**** Text section ****

Archaeologists Announce Major Neanderthal 'Fat Factory'

Yahoo11-07-2025
A team of archaeologists has announced a major finding relating to the Neanderthals.
They announced the finding in the journal Science Advances.
The scientists announced that they had discovered a "fat factory" at the edge of a German lake where they believe Neanderthals processed mammals for food 125,000 years ago.
"We present archaeological data from the lake landscape of Neumark-Nord (Germany), where Last Interglacial Neanderthals processed at least 172 large mammals at a water's edge site," they wrote.
"Their (partial) carcasses were transported to this location for the extraction of within-bone nutrients, particularly bone grease. This 'fat factory' constitutes a well-documented case of grease rendering predating the Upper Paleolithic, with the special task location devoted to extraction of nutritionally important lipids forming an important addition to our knowledge of Neanderthal adaptations," they added.
According to the researchers, "These hunter-gatherers, similar to recent foragers, already focused heavily on the exploitation of within-bone nutrients—and particularly on bone grease—125,000 years ago."
The time period in question was "an interglacial period when temperatures were similar to those of today," according to a news release on the findings issued by Universiteit Leiden.

**** Data ****

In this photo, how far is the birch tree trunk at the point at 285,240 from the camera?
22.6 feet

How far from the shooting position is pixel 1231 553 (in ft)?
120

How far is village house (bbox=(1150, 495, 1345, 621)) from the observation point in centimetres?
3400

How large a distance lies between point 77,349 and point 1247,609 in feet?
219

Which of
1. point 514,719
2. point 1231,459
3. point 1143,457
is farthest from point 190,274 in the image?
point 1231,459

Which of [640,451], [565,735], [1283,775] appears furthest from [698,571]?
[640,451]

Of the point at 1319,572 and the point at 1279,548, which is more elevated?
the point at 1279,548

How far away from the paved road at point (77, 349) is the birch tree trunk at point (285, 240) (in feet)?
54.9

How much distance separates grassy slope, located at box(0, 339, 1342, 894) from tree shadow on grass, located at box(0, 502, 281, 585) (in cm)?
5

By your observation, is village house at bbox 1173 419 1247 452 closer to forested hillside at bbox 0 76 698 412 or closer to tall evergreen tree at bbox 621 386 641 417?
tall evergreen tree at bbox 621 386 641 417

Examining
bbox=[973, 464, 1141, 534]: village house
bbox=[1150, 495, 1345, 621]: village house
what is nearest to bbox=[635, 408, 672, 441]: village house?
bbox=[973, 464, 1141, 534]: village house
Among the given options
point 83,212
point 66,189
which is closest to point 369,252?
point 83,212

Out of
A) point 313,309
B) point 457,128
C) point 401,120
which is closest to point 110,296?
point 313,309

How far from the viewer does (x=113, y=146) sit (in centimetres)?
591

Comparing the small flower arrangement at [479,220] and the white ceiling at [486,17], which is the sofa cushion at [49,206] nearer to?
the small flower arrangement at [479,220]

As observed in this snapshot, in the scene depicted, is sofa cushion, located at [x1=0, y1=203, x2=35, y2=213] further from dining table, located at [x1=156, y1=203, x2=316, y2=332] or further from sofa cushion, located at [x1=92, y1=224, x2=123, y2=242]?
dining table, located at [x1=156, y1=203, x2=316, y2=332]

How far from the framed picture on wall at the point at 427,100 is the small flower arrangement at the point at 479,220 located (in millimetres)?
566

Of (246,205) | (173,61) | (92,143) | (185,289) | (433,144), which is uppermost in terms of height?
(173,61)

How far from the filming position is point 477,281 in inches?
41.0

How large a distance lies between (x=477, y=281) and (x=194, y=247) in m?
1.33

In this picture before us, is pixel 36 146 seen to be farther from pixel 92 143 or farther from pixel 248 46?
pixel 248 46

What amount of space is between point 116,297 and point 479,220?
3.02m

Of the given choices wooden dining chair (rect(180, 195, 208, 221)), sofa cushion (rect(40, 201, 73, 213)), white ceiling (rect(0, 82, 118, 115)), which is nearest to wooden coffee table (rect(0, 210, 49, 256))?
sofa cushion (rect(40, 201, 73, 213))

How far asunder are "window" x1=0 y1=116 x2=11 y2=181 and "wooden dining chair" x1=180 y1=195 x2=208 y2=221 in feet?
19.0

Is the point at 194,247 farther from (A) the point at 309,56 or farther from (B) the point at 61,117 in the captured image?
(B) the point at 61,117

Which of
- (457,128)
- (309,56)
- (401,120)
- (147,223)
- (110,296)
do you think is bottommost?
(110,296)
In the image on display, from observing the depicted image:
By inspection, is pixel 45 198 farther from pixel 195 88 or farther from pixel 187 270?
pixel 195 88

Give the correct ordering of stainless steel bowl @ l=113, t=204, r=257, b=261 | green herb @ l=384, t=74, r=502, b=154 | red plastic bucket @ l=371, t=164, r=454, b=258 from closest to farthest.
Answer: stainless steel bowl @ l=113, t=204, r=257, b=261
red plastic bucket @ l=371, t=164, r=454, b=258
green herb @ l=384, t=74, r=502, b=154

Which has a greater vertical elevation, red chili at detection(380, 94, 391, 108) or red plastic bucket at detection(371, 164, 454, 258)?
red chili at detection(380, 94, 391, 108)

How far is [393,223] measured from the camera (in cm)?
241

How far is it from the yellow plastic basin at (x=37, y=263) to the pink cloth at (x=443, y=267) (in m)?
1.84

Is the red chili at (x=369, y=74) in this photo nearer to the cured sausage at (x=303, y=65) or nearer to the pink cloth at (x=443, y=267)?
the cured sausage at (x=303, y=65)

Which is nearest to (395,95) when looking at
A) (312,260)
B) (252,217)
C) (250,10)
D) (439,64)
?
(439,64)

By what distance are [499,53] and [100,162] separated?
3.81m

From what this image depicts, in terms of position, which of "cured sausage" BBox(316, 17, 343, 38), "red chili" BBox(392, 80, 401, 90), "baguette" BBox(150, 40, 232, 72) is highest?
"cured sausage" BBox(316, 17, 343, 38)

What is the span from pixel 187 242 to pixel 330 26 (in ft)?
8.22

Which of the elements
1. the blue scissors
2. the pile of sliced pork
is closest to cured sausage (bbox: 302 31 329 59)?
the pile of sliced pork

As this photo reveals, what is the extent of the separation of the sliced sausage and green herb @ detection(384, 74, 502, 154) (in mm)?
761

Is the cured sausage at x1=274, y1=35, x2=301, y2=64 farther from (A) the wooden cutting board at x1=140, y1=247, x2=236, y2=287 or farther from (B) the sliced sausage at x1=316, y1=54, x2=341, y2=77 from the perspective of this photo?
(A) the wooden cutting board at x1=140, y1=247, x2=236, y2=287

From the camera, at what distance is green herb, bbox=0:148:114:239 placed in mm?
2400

****

§ Work to do
1/ Quote the article on the Neanderthal fat factory between "Archaeologists Announce Major" and "journal Science Advances.", inclusive.
2/ Using the Neanderthal fat factory article, mark each statement yes or no and back it with the deciding words quoted from the article: (a) The finding was announced in the journal Science Advances. (b) At Neumark-Nord, Neanderthals processed fewer than 100 large mammals. (c) The period in question was much colder than today.
3/ Carry on the article about the Neanderthal fat factory from its last sentence.

§ Answers to the exercises
1/
Archaeologists Announce Major Neanderthal 'Fat Factory'

Yahoo11-07-2025
A team of archaeologists has announced a major finding relating to the Neanderthals.
They announced the finding in the journal Science Advances.

2/
(a) Yes: "They announced the finding in the journal Science Advances."
(b) No: "processed at least 172 large mammals at a water's edge site"
(c) No: "an interglacial period when temperatures were similar to those of today"

3/
"At this location, researchers found that Neanderthals not only broke bones to extract marrow but also crushed large mammal bones into tens of thousands of fragments to render calorie-rich bone grease through heating them in water," the release says. "This discovery substantially shifts our understanding of Neanderthal food strategies, pushing the timeline for this kind of complex, labour-intensive resource management back in time tens of thousands of years."
The researchers explained the importance of studying diet.
"Diet played a key role in human evolution, making the study of past diet and subsistence strategies a crucial research topic within paleoanthropology," they wrote in the July 2 article.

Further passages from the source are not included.